Por fim, parece-nos que não faz qualquer sentido sequer a colocação em discussão pública, de um plano desta dimensão, que pelos motivos apresentados não se pode sustentar a si mesmo. Dadas as condicionantes actuais, parece-nos claro que haverá muito ainda a fazer para que a Aroeira, bem como a Freguesia da Charneca de Caparica possam acolher um projecto desta dimensão.Mesmo a Freguesia da Costa de Caparica, mais desenvolvida a todos os níveis do que a da Charneca, mostra dificuldades diversas na época balnear, muitas delas decorrentes da ocupação excessiva por campistas. Esse problema, que hoje se tenta resolver com o Programa Polis, não poderá passar por empurrar uma solução fácil para a Freguesia da Charneca de Caparica, para um terreno privado junto à Praia da Fonte da Telha, esta mesma dotada de uma ausência total de infra-estruturas (esgotos, estacionamentos, asfalto ou pavimento regular…). Se atendermos que esta mesma praia, que já actualmente têm um número excessivo de utilizadores na época balnear, é deixada de fora pelo Programa Polis, fica claro, mais uma vez, que muito se encontra por fazer antes de propor a aprovação deste plano de pormenor. Resta referir que esta praia faz parte da Freguesia da Costa de Caparica.

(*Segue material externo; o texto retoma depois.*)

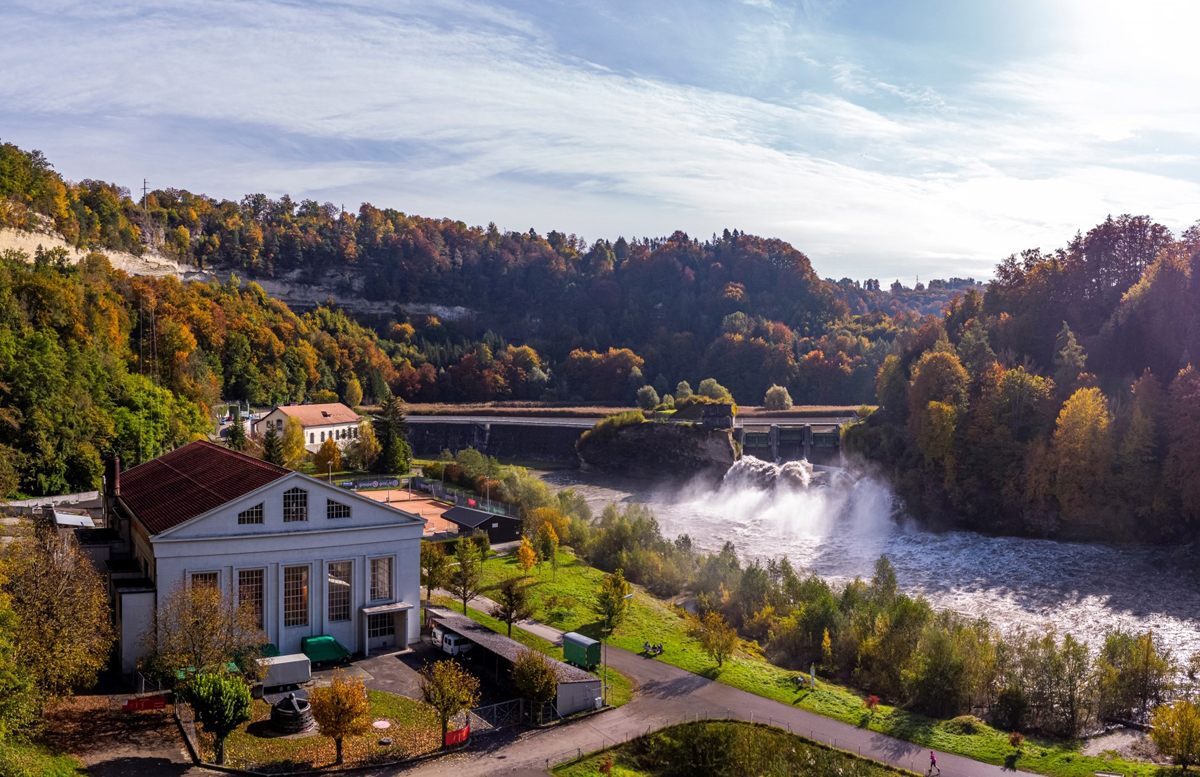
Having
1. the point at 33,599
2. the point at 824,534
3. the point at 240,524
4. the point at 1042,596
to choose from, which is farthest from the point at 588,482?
the point at 33,599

Pelos motivos atrás apresentados, apelamos ao bom senso de todos os intervenientes para que seja travado este plano de pormenor, agora em discussão pública. Discordamos absolutamente dos termos em que se encontra elaborado, e acusamos que o mesmo não cumpre os objectivos do próprio Programa Polis.

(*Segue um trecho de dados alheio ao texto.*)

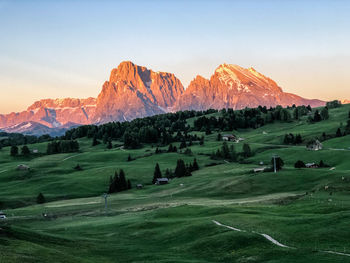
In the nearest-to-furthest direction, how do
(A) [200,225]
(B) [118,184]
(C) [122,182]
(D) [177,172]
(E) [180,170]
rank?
(A) [200,225] → (B) [118,184] → (C) [122,182] → (E) [180,170] → (D) [177,172]

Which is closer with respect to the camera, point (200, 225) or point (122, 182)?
point (200, 225)

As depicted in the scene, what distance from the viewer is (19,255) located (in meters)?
37.6

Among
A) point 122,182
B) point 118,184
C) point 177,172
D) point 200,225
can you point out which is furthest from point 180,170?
point 200,225

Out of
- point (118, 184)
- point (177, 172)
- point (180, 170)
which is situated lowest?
point (118, 184)

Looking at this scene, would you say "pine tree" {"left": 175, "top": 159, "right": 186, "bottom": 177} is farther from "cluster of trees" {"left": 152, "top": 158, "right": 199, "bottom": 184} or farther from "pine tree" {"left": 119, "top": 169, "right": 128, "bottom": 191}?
"pine tree" {"left": 119, "top": 169, "right": 128, "bottom": 191}

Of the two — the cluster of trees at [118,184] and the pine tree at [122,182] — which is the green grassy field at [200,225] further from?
the pine tree at [122,182]

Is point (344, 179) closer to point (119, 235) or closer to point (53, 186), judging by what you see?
point (119, 235)

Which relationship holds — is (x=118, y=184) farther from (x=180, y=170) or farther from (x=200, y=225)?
(x=200, y=225)

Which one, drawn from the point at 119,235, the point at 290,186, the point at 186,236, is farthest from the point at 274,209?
the point at 290,186

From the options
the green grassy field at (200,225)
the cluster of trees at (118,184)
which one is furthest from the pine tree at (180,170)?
the cluster of trees at (118,184)

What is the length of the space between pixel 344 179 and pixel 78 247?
68.0 m

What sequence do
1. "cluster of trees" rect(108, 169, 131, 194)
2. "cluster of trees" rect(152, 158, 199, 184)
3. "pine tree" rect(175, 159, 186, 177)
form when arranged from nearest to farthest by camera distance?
"cluster of trees" rect(108, 169, 131, 194) < "cluster of trees" rect(152, 158, 199, 184) < "pine tree" rect(175, 159, 186, 177)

A Comissão de Local de Acompanhamento do Programa Pólis para este projecto não contemplava, inicialmente, nenhuma das diversas comissões de moradores e proprietários da Aroeira. Procurou-se assim esconder soluções até perto do final, tentando que poucos saibam o que está previsto, esperando que o prazo de discussão seja tão breve quanto possível, sem que os lezados tenham tempo para se organizar. É isto que sentimos, e a prova são os muitos moradores que permanecem na ignorância, pelo pouco que se fala sobre o plano do Programa Pólis para a Aroeira. Não se trata apenas do Pinhal do Inglês.